§ PAGE EXCERPT
# IVF Discharge after trigger injection



## JackieB (Aug 23, 2005)

Took my trigger injection last night and this morning I have very thick, egg white type discharge when I go to the loo.  Is this normal?  I know you get the egg white stuff when you ovulate normally, but this is very thick and having read on here recently about early ovulation, I'm worried this is going to happen to me before ec tomorrow.

Thanks


----------



## Lorri (Apr 17, 2005)

Jackie,
I don't want to worry you unneccessarily, but I had a huge clear stretchy eggwhite discharge the day before my EC, and had ovulated early (as you know), if this is what you have then it might be a good idea to call your clinic for reassurance if nothing else.  You could do an LH test if you have any OPK's (not sure if it will add value, but might be more info).

Good luck and I really really hope that you don't suffer my fate. 

However, luckily I did get 2 eggs which have fertilised and divided, so try not to panic and stay positive.

§ AVAILABLE DATA

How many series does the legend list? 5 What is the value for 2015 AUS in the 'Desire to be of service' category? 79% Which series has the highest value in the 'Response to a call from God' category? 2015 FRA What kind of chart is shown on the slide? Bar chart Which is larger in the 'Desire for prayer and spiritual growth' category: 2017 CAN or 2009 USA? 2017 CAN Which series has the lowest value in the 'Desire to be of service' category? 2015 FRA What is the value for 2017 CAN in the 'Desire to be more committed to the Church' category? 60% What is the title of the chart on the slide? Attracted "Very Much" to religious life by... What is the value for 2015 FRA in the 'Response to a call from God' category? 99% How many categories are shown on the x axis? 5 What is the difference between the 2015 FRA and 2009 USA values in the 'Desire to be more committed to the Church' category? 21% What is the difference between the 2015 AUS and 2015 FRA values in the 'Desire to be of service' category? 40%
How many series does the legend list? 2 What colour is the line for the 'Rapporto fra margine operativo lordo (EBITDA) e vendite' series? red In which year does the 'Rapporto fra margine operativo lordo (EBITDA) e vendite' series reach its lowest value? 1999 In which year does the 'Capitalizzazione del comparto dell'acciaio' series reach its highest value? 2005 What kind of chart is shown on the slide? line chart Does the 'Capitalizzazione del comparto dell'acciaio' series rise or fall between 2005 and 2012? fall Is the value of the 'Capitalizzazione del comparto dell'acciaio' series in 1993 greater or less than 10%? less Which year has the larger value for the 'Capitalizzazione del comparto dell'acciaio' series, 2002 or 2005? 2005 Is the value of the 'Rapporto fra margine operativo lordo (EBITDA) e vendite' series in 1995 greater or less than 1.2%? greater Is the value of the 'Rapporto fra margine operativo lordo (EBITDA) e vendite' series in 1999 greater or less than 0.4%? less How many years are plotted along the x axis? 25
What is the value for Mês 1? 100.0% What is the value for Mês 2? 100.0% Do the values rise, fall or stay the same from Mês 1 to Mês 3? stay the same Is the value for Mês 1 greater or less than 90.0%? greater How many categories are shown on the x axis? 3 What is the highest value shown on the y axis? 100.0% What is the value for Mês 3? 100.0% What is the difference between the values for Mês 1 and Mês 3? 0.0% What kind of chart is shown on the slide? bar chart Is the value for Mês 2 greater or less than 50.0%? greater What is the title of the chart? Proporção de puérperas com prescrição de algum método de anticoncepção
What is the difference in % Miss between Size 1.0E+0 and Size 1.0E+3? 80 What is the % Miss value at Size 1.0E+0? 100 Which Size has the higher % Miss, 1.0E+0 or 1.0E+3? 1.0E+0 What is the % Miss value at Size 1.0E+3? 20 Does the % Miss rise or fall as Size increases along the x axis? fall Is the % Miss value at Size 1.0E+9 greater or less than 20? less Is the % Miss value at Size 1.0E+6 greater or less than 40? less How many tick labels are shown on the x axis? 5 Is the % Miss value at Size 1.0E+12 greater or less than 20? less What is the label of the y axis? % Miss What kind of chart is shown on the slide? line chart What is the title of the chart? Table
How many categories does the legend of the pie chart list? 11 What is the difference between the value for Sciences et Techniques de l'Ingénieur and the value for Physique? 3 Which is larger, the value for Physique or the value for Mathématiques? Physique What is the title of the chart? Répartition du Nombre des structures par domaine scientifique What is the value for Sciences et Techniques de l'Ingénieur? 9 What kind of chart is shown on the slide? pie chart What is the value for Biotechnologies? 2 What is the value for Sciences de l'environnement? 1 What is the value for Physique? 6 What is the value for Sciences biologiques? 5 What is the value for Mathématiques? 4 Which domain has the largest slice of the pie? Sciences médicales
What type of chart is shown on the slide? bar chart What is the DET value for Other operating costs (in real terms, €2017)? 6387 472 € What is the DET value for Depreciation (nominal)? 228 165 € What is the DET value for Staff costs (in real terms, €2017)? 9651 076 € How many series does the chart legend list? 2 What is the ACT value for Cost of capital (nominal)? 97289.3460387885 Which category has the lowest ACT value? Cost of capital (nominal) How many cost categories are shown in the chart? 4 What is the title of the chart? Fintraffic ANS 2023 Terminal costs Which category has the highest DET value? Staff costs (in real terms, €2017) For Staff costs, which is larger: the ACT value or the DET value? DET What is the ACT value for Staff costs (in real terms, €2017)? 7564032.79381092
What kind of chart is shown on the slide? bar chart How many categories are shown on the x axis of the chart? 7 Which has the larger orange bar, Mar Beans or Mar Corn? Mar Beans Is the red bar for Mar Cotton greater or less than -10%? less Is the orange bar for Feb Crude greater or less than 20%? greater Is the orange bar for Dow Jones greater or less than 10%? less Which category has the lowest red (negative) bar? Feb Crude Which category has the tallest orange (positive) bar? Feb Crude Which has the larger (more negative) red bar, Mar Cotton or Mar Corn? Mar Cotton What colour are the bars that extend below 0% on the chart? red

§ WORK TASK 1
In the IVF discharge thread, how many of Lorri's eggs fertilized and divided?
§ WORK TASK 2
Write the next part of the IVF discharge thread, picking up after its final sentence.
The rows have nothing to do with the IVF discharge thread.

§ YOUR RESPONSE 1
Two eggs.

§ YOUR RESPONSE 2
Lx


----------



## JackieB (Aug 23, 2005)

Just called Holly House and spoke to one of the nurses and she has reassured me that this is quite normal - it is just my body reacting with the drugs and getting ready for ovulation.

Obviously, being aware of your experience Lorri, I am still a bit worried, but hey, what can I do but wait and see tomorrow.  If I end up with 2 fertilised eggs as you did, I will be more than happy.

Thanks for your response and advice the call the clinic.


----------



## Lorri (Apr 17, 2005)

I think I was just very unlucky, I may have only ovulated an hour early (who knows !?) !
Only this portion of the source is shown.